## [ACTIVITY 1]
List the TED offerings that the article on TEDTalks below names in addition to the two annual conferences.
## [ACTIVITY 2]
Extend the article on TEDTalks and Code for America below, beginning after its final sentence.

## [QUOTED PASSAGE]
- Opening Delimiter -

We are big fans of TEDTalks. If you have not visited the site, it works like a clearinghouse for free knowledge and ideas from some of the world’s most inspired thinkers. TED itself is a not-for-profit organisation started in 1984 as a conference to bring together people from the spheres of technology, entertainment and design to share ideas. Since then its scope has broadened and along with two annual conferences it includes the Open Translation Project and TED Conversations, TED Fellows and TEDx programmes, and the annual TED Prize. At its heart, though, lies the TEDTalks video site that began as a simple attempt to share what happens at TED with the world. Talks were released online and rapidly attracted a global audience. In fact, the response was so enthusiastic that in 2007 the entire TED website was re-engineered around TEDTalks with the aim of giving everyone on-demand access to some of the world’s most inspiring voices.

Code for America

CfA_logoIn March 2012 TEDTalks posted a talk by Jennifer Pahlka on the work being done by Code for America, which has a particular relevance in our field. Code for America, according to Pahlka, is like the Peace Corps for geeks. The idea is to get technology and design experts to take time off but instead of going into the Third World to go into city government to create apps and to show what is possible with today’s technology.

- Closing Delimiter -

## [GIVEN RECORDS]
- Opening Delimiter -

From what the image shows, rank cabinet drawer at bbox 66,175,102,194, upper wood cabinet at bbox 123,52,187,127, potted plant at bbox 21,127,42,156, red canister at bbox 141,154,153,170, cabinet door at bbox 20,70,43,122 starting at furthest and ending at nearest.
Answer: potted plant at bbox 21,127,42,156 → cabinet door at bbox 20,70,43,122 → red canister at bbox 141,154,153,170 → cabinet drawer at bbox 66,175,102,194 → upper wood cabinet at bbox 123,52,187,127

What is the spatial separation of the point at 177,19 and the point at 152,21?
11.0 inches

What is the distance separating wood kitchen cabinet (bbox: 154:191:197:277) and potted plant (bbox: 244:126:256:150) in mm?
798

- Closing Delimiter -

## [REPLY 1]
Open Translation Project; TED Conversations; TED Fellows; TEDx programmes; the annual TED Prize

## [REPLY 2]
The example she used was of fire hydrants in Boston that get snowed up in winter. The city authorities did not dig them out and residents, while they cleared their sidewalks, ignored them. A Code for America Fellow working at City Hall wrote a simple app for people to adopt a hydrant and if they dug it out they could name it. The app is now spreading virally. In Honolulu it is being used to ensure tsunami sirens are working and in Seattle to clear clogged storm drains.

Normally, says Pahlka, procuring software takes a couple of years. An app that takes a couple of days to write and then spreads virally suggests how governments could work better , like the internet, permissionless, open and generative.

Why is Code for America successful?

Since the start of information technology fifty years ago, successive generations of technologists and managers have tried to demystify and make IT more accessible. The common tension that persists between IT departments and their internal customers, however, is relevance. Technologists tend to believe the smarter the technology, the more interesting it is, whereas business managers are concerned only in what it can do to save time and resources.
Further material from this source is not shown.